Really cool to see MPS support in PyTorch! I have been testing it and it all works great until it comes trying to fine-tune a BERT model from HF. I have a simple training loop that looks like:
model = BertForSequenceClassification('bert-base-uncased')
model.train()
optim = torch.optim.Adam(model.parameters(), lr=5e-5)
model.to(device)
loop = tqdm(loader, leave=True)
for batch in loop:
batch_mps = {
'input_ids': batch['input_ids'].to(device),
'attention_mask': batch['attention_mask'].to(device),
'labels': batch['labels'].to(device)
}
optim.zero_grad()
outputs = model(**batch_mps)
loss = outputs[0]
loss.backward()
optim.step()
As soon as it hits the loss.backward() step the kernel dies. I tried minimizing the batch_size (although I figure with unified memory it can handle the same batch size as CPU?), but no luck.
It works as expected on CPU, am I missing something?
Thanks! The problem was simply that the batches, despite being incredibly small are still too large for my first gen M1. It begins to manage with a batch_size of 1. Thanks for your help!
But the problem with shared memory is that any CPU allocation might start failing as well. And these we don’t always control and can lead to hard crash.
It seems that you indeed use heap-backed memory, something I thought of myself to allow for zero-cost allocation: pytorch/MPSAllocator.h at 09be44de7b56495bcb5ad1d47376200cbb853097 · pytorch/pytorch · GitHub. Could you go a little more into detail for how you came up with that allocation heuristic? Is there any parallel in the CUDA backend? Did you try an exponentially increasing idea such as the one described in Sharing ideas about our work. · Issue #1 · AnarchoSystems/DeepSwift · GitHub? It seems that you tried to make a heap be the same size as the buffer. That would make sense if you repeatedly recreate tensors of the same size, so you have heaps hanging around from previous allocations to reuse. But how do you know when enough pre-existing heaps is enough and start deleting previously allocated heaps before you run out of memory?

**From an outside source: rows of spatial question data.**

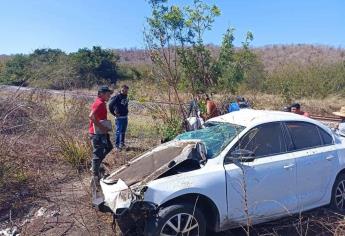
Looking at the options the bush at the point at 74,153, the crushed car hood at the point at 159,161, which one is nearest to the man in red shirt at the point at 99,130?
the bush at the point at 74,153

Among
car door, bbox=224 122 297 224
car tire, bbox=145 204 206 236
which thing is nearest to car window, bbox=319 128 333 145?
car door, bbox=224 122 297 224

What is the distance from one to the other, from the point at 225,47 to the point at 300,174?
7.14 m

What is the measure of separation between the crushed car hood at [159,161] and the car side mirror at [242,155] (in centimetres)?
36

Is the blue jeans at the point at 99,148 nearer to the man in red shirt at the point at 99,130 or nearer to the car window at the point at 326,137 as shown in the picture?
the man in red shirt at the point at 99,130

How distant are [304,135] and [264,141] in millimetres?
740

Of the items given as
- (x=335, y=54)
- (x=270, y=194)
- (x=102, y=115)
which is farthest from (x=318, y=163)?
(x=335, y=54)

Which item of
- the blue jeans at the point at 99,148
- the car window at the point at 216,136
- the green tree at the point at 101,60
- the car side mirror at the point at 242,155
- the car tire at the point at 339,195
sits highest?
the green tree at the point at 101,60

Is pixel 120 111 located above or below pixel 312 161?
above

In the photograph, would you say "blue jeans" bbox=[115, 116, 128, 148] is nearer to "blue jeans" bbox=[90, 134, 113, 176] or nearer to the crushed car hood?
"blue jeans" bbox=[90, 134, 113, 176]

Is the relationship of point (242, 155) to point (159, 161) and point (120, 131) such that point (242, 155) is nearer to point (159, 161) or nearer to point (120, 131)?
point (159, 161)

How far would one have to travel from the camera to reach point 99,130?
773 centimetres

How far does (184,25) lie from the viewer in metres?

I haven’t tested my theory yet. If I could reuse your algorithm and the time you spent investigating this performance problem, that would be a big help for my personal ML project. I would make a documentation comment giving credit to PyTorch for coming up with the idea first.

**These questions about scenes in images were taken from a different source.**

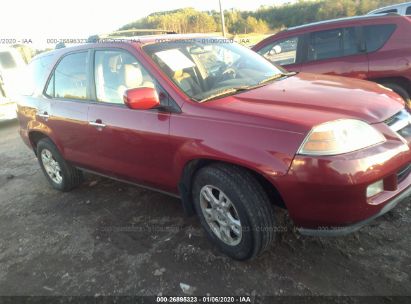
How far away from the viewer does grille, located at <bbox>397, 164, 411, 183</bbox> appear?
2.54 meters

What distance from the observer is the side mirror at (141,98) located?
285cm

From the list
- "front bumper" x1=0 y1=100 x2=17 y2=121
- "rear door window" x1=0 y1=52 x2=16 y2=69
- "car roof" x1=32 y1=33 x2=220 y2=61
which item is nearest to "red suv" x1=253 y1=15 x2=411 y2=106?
"car roof" x1=32 y1=33 x2=220 y2=61

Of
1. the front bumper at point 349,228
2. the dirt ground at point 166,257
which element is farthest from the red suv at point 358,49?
the front bumper at point 349,228

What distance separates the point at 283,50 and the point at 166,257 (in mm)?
4434

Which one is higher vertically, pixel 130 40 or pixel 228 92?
pixel 130 40

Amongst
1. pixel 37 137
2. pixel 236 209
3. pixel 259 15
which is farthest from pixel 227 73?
pixel 259 15

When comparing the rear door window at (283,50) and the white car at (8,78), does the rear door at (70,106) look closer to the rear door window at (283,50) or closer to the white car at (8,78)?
the rear door window at (283,50)

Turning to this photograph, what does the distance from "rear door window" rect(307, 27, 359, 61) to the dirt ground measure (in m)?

Note that this is a little bit copy-pasted right now for the MPS side and it will be refactored for the two to be closer once the MPS version is stable.

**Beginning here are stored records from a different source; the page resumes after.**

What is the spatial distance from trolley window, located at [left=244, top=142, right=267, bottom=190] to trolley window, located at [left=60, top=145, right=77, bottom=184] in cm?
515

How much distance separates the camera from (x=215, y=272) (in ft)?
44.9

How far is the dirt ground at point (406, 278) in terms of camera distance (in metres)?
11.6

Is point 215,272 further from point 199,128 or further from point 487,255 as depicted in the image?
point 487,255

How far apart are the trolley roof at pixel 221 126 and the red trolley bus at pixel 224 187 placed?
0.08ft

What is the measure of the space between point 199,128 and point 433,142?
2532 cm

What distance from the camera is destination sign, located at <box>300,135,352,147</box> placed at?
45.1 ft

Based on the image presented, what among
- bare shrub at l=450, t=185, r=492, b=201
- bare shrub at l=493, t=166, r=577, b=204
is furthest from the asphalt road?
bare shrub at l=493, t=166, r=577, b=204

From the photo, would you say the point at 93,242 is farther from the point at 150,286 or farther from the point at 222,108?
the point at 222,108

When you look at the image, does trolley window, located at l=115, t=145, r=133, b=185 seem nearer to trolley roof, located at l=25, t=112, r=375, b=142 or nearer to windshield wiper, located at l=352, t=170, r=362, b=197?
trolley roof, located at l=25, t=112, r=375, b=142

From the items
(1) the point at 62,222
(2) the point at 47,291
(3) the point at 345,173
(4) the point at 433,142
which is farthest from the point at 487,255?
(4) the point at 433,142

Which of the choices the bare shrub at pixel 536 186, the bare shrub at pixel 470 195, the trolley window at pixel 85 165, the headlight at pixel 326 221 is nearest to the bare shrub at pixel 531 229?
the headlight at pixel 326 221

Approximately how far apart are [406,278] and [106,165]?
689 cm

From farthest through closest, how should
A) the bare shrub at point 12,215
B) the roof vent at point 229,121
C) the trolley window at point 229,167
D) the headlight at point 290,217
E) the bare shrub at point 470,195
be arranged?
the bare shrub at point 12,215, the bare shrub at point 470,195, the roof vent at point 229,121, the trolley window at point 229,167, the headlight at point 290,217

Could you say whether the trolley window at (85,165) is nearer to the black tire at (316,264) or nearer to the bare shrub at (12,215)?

I’ve fully translated the PyTorch MPS allocator from Objective-C to Swift, and it’s working quite well for me. I have many other unrelated optimizations, which remove intermediate tensors and reduce the need for zero-cost allocation. That makes the heap allocator quite overkill for my framework. (1) You’re barely even allocating memory and (2) when you are, it’s instantaneous.
I have intensely stress-tested this, and it works wonderfully. Great job! I would suggest a few cleanups, like removing the code for “splits” inside a heap. That code is unutilized and seems copied from the CUDA allocator, which must have manual heap placement. I removed it from my translation. However, it should be useful in my OpenCL backend for S4TF, which requires manual placement of sub-allocations within a larger “heap”. I’ll have to look at your CUDA allocator when I get around to my OpenCL backend.
Another optimization is something that happens when you exceed system memory limits. Unlike PyTorch, I wait to encode/submit operations until the GPU is almost starved of work. That means I could have ~100 operations queued up. If each op allocates a sizable chunk of memory, that could grow astronomical. To solve this problem, I flush the operation queue when memory allocation exceeds system RAM, waiting until more memory can be released. This is one step further than your allocator’s automatic purging of cached BufferBlock’s.
When you exceed system RAM size and flushing the operation queue doesn’t reduce total allocated memory, this switches to a mode labeled permitExceedingSystemRAM. The framework knows that you’re allocating absurd amounts of memory, and stops flushing the operation queue after every tensor materialization. In other words, the optimization permits a reasonable amount of CPU-side encoding performance in such a situation.
This would be a good optimization for PyTorch when someone’s trying to test the limits of memory allocation. You would need a way to halt execution until all submitted GPU commands are completed. Furthermore, I learned something interesting while doing this. On unified memory architectures (M1, maybe Intel), GPU memory pages to the disk when it runs out of space. I tested this by allocating and writing to 64 GB of Metal memory (my Mac has 32 GB RAM), and there were no runtime errors*. If people could utilize this virtual memory paging on M1 GPUs with PyTorch, it would allow 100’s of gigabytes of memory. CUDA cards are limited to 10 GB these days, but my Apple GPU has as much memory as my SSD hard drive!
*When you set the buffer’s storage mode to .storageModePrivate, there are runtime errors. Metal prevents you from exceeding system RAM. This means discrete GPUs can’t page their memory to the disk.
Also, in MPSHeapAllocatorImpl.Malloc, why does it check whether a buffer is < the device’s max buffer size, but not <=? That would mean if the largest possible buffer size was 16 GB, PyTorch users could only allocate 15.9999999 GB. In my prototype backend, someone can allocate all 16 GB if they want.